GLS Bank in der Kritik: Kontosperren für DKP und Rote Hilfe entfachen Proteststurm
Toralf ZänkerGLS Bank in der Kritik: Kontosperren für DKP und Rote Hilfe entfachen Proteststurm
Die GLS Bank steht nach der Schließung von Konten mit Verbindungen zu linksextremen Gruppen massiv in der Kritik. Der Schritt löste landesweite Proteste und einen offenen Brief aus, der von Tausenden unterzeichnet wurde. Trotz des Gegenwinds erhielt die Bankführung auf der jüngsten Mitgliederversammlung jedoch überwältigende Unterstützung.
Ausgelöst wurde die Kontroverse, als die Konten der Deutschen Kommunistischen Partei (DKP) und der juristischen Solidaritätsorganisation Rote Hilfe gekündigt wurden. Beide Organisationen warfen der Bank politische Voreingenommenheit vor, während die GLS Bank betonte, sie erfülle lediglich gesetzliche Verpflichtungen.
Die Kontoschließungen bei DKP und Rote Hilfe führten zu Massenkundgebungen vor GLS-Filialen. Demonstranten warf der Bank vor, politische Opposition zu unterdrücken, während der DKP-Bundesgeschäftsführer Klaus Leger der GLS „vorauseilenden Gehorsam“ gegenüber Behörden vorwarf. Er kündigte an, die Partei werde alle Geschäftsbeziehungen zur Bank beenden.
Unterdessen errang Rote Hilfe einen Teilerfolg: Ein Gericht verfügte, dass die Sparkasse Göttingen die Konten der Organisation vorerst offenhalten muss. Die GLS Bank hingegen beharrte darauf, dass ihre Maßnahmen nicht politisch motiviert seien, sondern auf finanziellen Regularien beruhten. Als Begründung verwies sie auf Aufsichtsbestimmungen, die die Meldung verdächtiger Transaktionen vorschreiben – eine Argumentation, die auch von der Initiative „Stop Debanking“ gestützt wird, die ähnliche Fälle untersucht hat.
Um die Wogen zu glätten, führte die GLS Bank Gespräche mit betroffenen Kunden und beriet sie, wie sich Transaktionen vermeiden lassen, die regulatorische Prüfungen auslösen könnten. Trotz des Aufruhrs erhielt der Vorstand auf der Mitgliederversammlung in Bochum deutliche Rückendeckung: 676 von 720 Anwesenden stimmten für die Bankführung. Parallel dazu besuchte der ehemalige grüne Vizekanzler Robert Habeck im Rahmen der Veranstaltung ein Nachhaltigkeitsfestival.

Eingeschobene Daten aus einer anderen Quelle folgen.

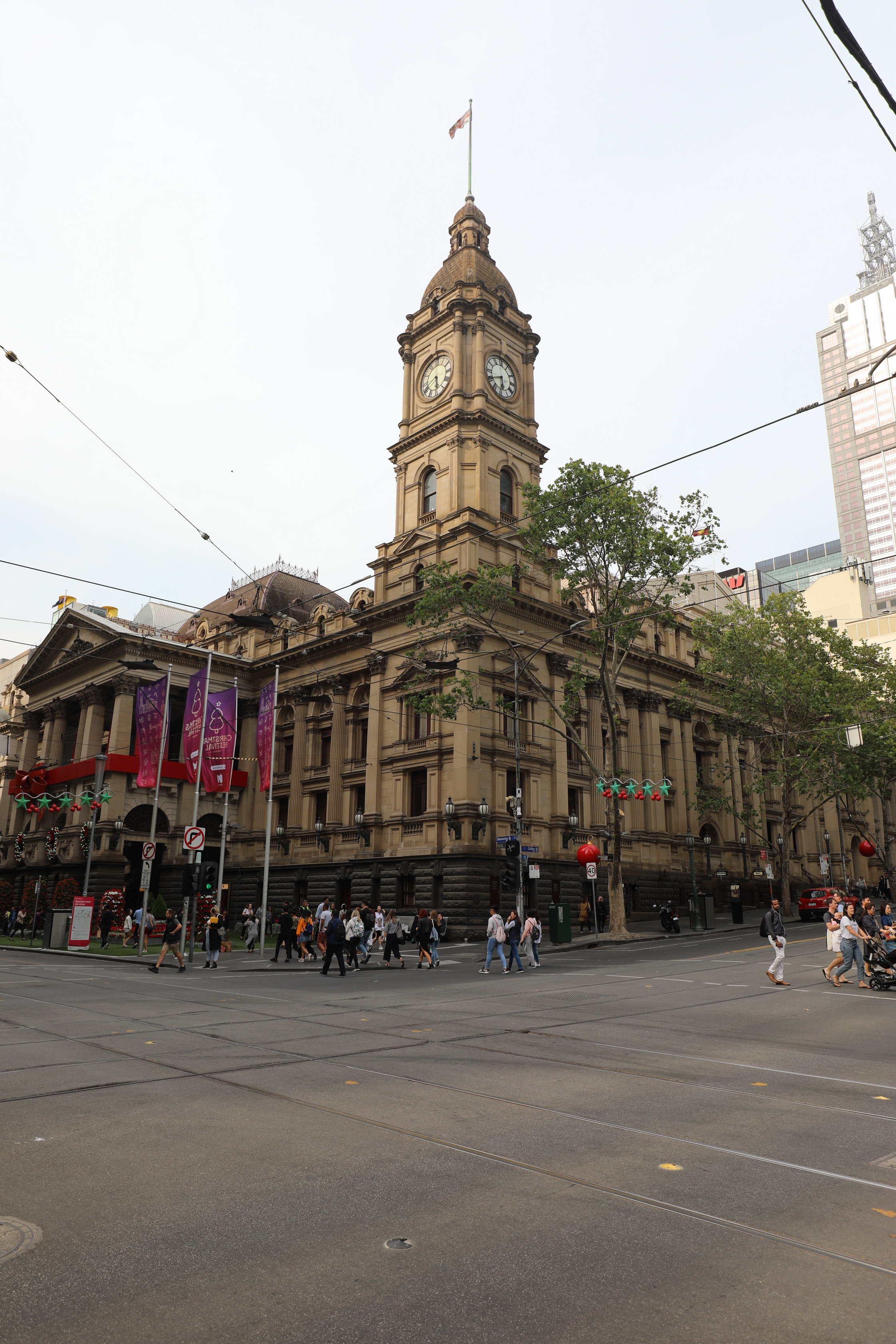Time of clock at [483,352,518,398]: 5:40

In einem offenen Brief, den Tausende unterstützten, wurde die GLS Bank vor einem „dramatischen Vertrauensverlust“ gewarnt, sollte sie ihre Entscheidungen nicht zurücknehmen. Bisher bleiben die Konten von Rote Hilfe bei der GLS Bank zwar aktiv, die der DKP wurden jedoch nicht wiederhergestellt.

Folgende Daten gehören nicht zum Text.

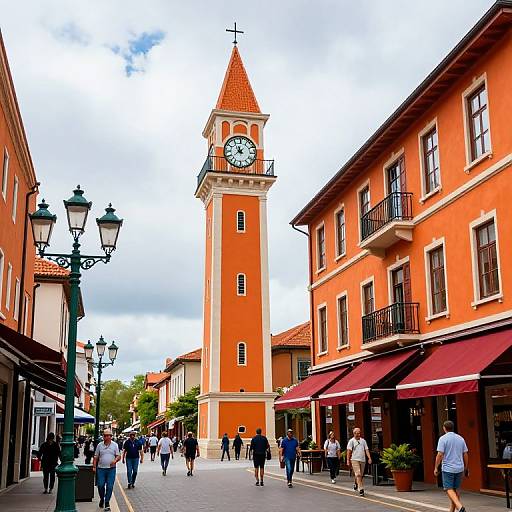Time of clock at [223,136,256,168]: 11:37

Der Streit verdeutlicht das Spannungsfeld zwischen Finanzregulierung und politischer Freiheit. Die GLS Bank verteidigt ihre Einhaltung gesetzlicher Vorgaben, während Kritiker weiter Widerstand leisten. Mit dem Bruch der DKP und den weiterhin gefährdeten Konten von Rote Hilfe dürfte die Debatte um die Schließungen noch länger nachwirken.